(Recorded data)

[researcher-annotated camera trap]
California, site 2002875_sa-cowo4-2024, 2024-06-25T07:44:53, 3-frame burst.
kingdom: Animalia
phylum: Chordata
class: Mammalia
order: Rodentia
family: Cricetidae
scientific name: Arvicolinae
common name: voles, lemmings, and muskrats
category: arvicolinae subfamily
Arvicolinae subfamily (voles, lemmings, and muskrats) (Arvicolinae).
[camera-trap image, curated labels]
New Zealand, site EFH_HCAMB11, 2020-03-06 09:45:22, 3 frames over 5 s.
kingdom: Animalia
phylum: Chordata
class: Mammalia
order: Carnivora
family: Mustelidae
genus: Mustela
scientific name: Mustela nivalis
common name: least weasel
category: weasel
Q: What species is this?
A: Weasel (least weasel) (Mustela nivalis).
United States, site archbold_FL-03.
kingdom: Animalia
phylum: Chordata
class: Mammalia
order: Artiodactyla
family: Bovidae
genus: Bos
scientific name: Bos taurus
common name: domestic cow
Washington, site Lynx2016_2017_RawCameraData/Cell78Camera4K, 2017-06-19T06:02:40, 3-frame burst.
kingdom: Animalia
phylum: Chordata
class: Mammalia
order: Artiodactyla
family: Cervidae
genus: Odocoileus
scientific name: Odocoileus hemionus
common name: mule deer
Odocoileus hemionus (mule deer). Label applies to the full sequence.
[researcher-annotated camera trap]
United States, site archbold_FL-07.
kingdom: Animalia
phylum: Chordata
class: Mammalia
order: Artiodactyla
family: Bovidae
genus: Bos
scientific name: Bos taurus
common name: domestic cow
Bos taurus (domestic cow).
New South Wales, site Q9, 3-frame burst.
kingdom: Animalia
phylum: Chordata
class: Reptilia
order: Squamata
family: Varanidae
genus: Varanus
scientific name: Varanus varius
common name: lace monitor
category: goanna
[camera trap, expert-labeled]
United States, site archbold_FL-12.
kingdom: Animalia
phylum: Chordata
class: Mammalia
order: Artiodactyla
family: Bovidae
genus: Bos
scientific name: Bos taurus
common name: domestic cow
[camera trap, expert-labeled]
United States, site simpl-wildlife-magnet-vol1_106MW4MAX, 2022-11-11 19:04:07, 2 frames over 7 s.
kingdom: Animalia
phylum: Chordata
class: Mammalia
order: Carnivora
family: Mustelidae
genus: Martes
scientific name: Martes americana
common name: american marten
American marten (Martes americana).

- **Required work**: Only lines of the data holding the word "scientific" go in the answer. Please copy each of them.

- **Output for this task**:
scientific name: Arvicolinae
scientific name: Mustela nivalis
scientific name: Bos taurus
scientific name: Odocoileus hemionus
scientific name: Bos taurus
scientific name: Varanus varius
scientific name: Bos taurus
scientific name: Martes americana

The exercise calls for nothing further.